(PROBLEM TO WORK ON):
Reproduce, word for word, every line starting at the line that contains "What is the" and ending with the final line of the entries.
LISTED ENTRIES start
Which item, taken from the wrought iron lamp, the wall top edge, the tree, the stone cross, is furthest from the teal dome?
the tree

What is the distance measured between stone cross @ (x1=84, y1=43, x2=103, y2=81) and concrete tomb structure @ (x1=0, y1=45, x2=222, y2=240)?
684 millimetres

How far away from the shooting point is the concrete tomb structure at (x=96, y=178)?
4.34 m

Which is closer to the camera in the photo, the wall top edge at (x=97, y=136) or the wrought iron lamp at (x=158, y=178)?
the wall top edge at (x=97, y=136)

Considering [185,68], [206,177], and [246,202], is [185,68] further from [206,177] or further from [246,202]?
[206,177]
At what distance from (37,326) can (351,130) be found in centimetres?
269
LISTED ENTRIES end
(RESPONSE):
What is the distance measured between stone cross @ (x1=84, y1=43, x2=103, y2=81) and concrete tomb structure @ (x1=0, y1=45, x2=222, y2=240)?
684 millimetres

How far away from the shooting point is the concrete tomb structure at (x=96, y=178)?
4.34 m

Which is closer to the camera in the photo, the wall top edge at (x=97, y=136) or the wrought iron lamp at (x=158, y=178)?
the wall top edge at (x=97, y=136)

Considering [185,68], [206,177], and [246,202], is [185,68] further from [206,177] or further from [246,202]?
[206,177]
At what distance from (37,326) can (351,130) be found in centimetres?
269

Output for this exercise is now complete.